-- Start Material for the task --

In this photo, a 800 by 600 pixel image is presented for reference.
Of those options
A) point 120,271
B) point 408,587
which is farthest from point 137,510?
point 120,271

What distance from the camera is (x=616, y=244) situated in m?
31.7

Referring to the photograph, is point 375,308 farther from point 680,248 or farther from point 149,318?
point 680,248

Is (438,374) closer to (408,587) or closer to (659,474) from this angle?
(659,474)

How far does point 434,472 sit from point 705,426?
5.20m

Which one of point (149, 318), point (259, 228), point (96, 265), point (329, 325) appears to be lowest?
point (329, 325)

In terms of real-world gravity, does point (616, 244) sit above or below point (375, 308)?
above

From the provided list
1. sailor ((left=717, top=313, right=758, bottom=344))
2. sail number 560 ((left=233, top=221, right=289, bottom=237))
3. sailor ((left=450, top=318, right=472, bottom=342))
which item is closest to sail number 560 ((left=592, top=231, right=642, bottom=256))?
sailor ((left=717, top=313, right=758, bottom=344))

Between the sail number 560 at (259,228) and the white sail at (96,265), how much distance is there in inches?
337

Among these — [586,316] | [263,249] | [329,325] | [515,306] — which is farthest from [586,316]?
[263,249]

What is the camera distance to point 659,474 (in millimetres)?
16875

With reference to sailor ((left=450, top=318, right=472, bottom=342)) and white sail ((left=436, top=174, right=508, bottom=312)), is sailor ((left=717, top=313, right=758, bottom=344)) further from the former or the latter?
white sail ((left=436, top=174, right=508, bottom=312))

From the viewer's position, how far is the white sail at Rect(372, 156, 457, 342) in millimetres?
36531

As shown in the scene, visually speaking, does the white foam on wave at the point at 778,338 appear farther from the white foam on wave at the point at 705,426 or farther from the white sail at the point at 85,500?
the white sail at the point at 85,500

-- End Material for the task --
-- Start Material for the task --

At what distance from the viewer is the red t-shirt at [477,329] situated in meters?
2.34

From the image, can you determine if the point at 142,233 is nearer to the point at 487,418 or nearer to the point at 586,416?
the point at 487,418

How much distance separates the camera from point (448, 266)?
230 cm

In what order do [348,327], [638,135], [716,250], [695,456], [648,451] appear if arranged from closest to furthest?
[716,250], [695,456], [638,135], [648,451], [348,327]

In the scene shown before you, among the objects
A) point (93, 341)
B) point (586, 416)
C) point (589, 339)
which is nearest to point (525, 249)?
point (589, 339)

-- End Material for the task --

Tally the lines in the listing above that contain the string "farthest", with case counting. Reply with the number alone.

2